- [Passage provided]:
Jones is the chairman of a nonprofit, Spill the Honey, that aims to cultivate a new generation of Black-Jewish collaboration in the arts.

“Black people have an affirmative obligation to not remain silent in the face of obvious antisemitism, and Jewish people have an affirmative obligation to not remain silent in the face of obvious racism against Black people,” Jones told J., Jewish News of Northern California, on Friday. “To be silent in the presence of hate makes you complicit in that hate.”

The Foundation to Combat Antisemitism has purchased television ads before, including during NFL games, but Levine said the Super Bowl ad represents “the single largest opportunity to reach Americans across the country.” Levine said the ad was shot in Los Angeles with the Black-owned digital agency Quantasy.

“It was incredibly important for us to work with a partner like Quantasy to be able to bring this story to life, to tell Dr. Jones’s story and to truly talk about this topic with authenticity and meaning,” Levine added.

Kraft launched the Foundation to Combat Antisemitism in 2019, saying he would invest $20 million of his own money in addition to the $1 million he received for winning the Genesis Prize, which honors prominent Jews who make a positive impact. Since then, the foundation has run awareness-raising campaigns, convened conversations with athletes and performers about antisemitism, and distributed blue pins that wearers can don to signify solidarity with Jews. It has also drawn questions about whether TV ads are the best use of resources aimed at keeping Jews safe.

The commercial is one of several that Levin said FCAS is producing as part of its splashy campaign to call attention to antisemitism. Another ad, filmed at a Toronto synagogue, depicts the true story of a Massachusetts church that took in attendees from a bat mitzvah service when their nearby synagogue was evacuated because of a bomb threat.

The Canadian Jewish News initially reported last week that the ad would appear during the Super Bowl. In an interview with the news outlet, Rabbi Michael Dolgin, who appears in the ad, said the commercial’s director told him that “even if we affect and change one person’s mind, then this will all have been worth it.”

Other ads premiering on Super Bowl weekend will call attention to the Israeli hostages held by terror groups in Gaza since October 7.

Ads produced by the Israeli government will air in some places Super Bowl viewers are likely to see, including on Paramount streaming and on social media. One of them focuses on fathers who are now separated from their children, in an appeal to the millions of dads who pay attention to football. Another contrasts a raucous crowd at a football game with the absence of the hostages before concluding with a “Bring Them Home” chant.

- [Supplied records]:
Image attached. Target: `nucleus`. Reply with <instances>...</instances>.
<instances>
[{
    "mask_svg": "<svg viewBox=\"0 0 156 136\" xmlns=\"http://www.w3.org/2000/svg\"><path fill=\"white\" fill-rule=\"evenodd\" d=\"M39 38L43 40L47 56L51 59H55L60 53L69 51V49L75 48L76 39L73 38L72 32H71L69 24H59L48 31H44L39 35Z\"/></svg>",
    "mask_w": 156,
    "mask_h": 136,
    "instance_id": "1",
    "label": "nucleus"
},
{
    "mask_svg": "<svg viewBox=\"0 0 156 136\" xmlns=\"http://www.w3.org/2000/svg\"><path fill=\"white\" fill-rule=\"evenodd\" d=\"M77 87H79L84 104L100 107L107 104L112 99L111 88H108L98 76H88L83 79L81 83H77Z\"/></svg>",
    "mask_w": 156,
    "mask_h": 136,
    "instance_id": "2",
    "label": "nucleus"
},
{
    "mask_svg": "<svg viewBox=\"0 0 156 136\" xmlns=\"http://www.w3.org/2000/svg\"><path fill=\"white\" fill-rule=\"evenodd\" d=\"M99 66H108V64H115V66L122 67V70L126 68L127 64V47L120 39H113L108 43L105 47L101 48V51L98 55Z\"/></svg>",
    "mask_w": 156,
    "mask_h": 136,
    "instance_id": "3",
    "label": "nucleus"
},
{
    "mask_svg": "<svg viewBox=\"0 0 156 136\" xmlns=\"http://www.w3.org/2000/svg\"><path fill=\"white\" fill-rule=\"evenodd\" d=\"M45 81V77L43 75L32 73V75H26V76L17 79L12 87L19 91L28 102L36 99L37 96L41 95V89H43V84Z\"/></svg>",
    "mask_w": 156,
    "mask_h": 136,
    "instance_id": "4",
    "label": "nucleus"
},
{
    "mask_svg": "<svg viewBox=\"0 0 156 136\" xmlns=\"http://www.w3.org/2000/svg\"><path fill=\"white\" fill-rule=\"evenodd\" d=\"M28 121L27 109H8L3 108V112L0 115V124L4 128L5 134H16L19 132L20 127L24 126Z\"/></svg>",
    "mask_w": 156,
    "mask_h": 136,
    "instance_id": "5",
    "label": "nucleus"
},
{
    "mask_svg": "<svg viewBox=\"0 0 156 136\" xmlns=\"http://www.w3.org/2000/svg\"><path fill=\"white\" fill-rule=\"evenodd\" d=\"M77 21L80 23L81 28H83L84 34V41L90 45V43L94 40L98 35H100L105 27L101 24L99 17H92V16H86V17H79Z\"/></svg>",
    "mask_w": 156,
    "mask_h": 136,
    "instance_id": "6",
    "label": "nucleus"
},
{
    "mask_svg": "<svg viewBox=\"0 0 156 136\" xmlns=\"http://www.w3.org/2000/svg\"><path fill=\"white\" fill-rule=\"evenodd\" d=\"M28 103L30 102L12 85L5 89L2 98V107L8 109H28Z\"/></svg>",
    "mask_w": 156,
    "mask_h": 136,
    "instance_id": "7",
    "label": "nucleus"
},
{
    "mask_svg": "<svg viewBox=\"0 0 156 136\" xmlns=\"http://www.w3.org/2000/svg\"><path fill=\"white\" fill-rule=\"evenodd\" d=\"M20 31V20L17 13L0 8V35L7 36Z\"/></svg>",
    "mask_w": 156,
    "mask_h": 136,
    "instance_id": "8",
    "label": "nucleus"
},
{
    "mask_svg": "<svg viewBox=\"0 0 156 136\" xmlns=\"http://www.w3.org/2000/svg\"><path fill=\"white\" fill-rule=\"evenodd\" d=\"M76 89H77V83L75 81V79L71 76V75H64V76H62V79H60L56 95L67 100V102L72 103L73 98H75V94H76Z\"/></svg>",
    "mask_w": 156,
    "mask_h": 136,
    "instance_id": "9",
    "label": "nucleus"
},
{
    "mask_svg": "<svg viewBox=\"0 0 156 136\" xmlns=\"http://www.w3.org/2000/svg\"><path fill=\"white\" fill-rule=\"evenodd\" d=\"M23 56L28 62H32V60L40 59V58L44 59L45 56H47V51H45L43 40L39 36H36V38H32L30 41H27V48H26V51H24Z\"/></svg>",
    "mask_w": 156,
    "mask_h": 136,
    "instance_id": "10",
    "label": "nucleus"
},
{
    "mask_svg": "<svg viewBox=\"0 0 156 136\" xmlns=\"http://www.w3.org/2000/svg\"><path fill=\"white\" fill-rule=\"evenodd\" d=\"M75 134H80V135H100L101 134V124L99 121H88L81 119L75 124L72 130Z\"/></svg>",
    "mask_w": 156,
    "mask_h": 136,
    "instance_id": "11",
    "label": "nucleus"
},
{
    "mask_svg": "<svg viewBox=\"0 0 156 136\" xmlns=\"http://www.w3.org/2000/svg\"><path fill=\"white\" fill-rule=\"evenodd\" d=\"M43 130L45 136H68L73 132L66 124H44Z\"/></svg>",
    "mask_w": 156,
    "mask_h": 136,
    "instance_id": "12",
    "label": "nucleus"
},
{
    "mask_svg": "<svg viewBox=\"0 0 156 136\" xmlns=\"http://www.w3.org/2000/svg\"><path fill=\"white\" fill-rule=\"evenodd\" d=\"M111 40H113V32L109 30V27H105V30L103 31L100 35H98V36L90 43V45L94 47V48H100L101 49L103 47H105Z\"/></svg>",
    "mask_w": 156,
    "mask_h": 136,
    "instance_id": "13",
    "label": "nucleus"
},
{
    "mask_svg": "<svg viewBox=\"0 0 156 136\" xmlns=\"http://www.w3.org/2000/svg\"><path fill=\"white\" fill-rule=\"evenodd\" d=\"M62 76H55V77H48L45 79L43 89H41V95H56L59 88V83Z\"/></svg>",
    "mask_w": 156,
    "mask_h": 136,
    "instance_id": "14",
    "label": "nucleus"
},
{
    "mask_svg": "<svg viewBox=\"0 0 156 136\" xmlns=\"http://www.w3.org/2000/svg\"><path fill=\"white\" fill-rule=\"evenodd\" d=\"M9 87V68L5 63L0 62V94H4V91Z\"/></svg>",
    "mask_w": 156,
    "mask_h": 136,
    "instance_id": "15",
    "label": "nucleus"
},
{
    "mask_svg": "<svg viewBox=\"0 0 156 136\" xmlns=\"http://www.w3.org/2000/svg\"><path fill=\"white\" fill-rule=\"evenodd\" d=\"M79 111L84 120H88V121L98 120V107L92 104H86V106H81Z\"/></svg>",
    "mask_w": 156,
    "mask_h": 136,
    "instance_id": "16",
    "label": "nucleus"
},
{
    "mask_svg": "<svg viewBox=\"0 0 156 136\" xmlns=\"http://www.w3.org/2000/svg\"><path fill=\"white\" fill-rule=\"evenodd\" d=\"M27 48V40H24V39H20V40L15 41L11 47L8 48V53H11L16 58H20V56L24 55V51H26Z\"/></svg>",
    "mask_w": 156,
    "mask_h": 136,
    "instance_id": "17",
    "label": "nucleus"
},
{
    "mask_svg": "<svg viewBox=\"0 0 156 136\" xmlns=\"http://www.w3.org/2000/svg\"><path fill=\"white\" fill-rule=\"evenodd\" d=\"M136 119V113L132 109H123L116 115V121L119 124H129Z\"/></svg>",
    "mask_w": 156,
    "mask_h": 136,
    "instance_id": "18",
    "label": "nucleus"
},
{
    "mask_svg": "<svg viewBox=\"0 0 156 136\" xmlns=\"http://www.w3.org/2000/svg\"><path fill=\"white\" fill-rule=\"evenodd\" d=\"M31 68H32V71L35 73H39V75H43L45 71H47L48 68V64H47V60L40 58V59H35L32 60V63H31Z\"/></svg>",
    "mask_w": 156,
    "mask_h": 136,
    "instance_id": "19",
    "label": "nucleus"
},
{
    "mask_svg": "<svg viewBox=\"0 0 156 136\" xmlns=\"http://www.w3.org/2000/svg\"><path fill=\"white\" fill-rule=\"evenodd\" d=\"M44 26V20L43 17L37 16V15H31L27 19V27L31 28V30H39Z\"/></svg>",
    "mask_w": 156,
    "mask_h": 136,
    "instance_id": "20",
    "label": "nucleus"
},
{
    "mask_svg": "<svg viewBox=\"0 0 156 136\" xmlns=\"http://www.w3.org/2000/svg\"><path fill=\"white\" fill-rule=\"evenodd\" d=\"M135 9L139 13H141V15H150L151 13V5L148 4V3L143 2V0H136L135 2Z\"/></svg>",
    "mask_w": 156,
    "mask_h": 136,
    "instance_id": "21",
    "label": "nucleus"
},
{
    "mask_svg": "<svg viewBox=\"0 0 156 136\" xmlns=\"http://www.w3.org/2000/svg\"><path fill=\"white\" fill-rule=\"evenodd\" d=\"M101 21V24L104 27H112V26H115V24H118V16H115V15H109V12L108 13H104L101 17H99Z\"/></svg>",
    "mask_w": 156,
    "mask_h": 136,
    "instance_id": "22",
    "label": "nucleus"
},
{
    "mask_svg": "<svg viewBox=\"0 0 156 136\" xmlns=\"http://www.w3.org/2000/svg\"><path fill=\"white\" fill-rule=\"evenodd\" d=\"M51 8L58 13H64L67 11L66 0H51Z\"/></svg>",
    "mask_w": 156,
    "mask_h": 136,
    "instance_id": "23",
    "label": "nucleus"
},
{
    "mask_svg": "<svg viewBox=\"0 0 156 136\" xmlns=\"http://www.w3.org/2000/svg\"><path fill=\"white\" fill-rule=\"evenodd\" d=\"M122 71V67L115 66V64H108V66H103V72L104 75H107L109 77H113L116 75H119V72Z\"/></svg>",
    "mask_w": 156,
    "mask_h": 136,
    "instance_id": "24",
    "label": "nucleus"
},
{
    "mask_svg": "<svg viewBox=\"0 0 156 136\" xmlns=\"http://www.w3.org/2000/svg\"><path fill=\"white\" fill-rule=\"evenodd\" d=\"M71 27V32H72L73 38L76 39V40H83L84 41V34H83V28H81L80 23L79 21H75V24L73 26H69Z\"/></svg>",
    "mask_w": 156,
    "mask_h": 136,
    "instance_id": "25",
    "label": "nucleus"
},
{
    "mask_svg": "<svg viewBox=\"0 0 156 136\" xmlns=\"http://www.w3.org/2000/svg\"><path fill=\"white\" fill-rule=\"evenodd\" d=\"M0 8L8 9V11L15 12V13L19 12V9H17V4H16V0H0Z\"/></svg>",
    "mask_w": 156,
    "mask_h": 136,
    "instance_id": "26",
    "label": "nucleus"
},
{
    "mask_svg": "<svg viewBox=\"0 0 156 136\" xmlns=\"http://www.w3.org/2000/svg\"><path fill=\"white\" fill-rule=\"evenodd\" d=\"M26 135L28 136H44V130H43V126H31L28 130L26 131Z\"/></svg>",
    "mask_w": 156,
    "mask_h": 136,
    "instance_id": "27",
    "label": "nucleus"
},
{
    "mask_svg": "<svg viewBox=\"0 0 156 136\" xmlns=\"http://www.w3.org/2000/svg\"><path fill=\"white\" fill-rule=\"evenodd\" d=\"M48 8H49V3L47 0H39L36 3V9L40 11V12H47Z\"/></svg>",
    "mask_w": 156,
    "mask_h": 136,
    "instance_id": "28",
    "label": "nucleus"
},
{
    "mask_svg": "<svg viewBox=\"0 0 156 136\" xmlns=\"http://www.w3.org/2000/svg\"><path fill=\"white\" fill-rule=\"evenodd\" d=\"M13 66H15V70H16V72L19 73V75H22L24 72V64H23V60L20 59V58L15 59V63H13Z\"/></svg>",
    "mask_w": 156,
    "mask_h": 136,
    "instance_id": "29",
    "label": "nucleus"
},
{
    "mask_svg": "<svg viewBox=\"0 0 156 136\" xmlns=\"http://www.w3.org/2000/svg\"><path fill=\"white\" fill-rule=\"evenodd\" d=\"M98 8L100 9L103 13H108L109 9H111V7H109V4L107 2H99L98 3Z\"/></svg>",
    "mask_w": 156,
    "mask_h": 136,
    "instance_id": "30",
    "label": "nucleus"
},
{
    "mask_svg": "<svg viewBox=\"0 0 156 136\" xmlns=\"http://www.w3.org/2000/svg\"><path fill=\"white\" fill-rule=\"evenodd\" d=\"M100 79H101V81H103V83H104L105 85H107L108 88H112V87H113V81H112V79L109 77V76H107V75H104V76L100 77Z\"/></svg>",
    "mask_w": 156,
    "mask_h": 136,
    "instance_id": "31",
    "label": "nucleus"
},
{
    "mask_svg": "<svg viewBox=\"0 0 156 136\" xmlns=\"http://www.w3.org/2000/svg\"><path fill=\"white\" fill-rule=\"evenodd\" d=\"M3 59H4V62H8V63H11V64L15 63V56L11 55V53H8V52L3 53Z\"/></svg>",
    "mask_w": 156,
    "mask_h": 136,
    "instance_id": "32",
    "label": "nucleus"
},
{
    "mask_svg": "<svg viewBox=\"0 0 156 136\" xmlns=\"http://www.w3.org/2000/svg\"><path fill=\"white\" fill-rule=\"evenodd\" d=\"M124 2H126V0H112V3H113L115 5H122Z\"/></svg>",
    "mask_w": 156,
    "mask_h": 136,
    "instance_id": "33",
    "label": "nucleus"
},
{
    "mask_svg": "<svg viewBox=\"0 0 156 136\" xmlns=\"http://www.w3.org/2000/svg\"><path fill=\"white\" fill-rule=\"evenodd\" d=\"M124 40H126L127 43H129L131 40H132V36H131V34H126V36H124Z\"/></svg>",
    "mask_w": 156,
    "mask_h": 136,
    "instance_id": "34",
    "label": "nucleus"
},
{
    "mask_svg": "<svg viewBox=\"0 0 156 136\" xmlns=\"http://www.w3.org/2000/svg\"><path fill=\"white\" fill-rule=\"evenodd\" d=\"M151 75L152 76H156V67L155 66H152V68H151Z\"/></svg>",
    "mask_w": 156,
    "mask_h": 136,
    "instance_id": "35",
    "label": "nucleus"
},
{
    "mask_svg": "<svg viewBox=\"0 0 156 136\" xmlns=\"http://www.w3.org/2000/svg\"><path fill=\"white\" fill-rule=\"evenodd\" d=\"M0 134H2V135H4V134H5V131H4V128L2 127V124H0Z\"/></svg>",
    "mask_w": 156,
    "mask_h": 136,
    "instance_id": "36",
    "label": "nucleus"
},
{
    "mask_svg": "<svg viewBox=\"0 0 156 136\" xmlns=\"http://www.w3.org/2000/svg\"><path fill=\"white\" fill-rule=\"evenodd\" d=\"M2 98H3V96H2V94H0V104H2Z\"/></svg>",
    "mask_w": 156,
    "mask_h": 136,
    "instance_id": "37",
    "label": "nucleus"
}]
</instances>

- [Actions to take]:
- 1) Summarize the passage on the Super Bowl ads in two sentences.
- 2) Write out the passage on the Super Bowl ads from "Kraft launched the" up to and including "keeping Jews safe.".

- [Outputs by task]:
- 1) The Foundation to Combat Antisemitism, which Kraft launched in 2019, made a Super Bowl ad telling the story of Dr. Jones, who chairs a nonprofit for Black-Jewish collaboration in the arts and says each community must speak out against hate aimed at the other. The foundation is producing several ads for its campaign against antisemitism, while other ads premiering on Super Bowl weekend, some produced by the Israeli government, call attention to the Israeli hostages held in Gaza since October 7.

- 2)
Kraft launched the Foundation to Combat Antisemitism in 2019, saying he would invest $20 million of his own money in addition to the $1 million he received for winning the Genesis Prize, which honors prominent Jews who make a positive impact. Since then, the foundation has run awareness-raising campaigns, convened conversations with athletes and performers about antisemitism, and distributed blue pins that wearers can don to signify solidarity with Jews. It has also drawn questions about whether TV ads are the best use of resources aimed at keeping Jews safe.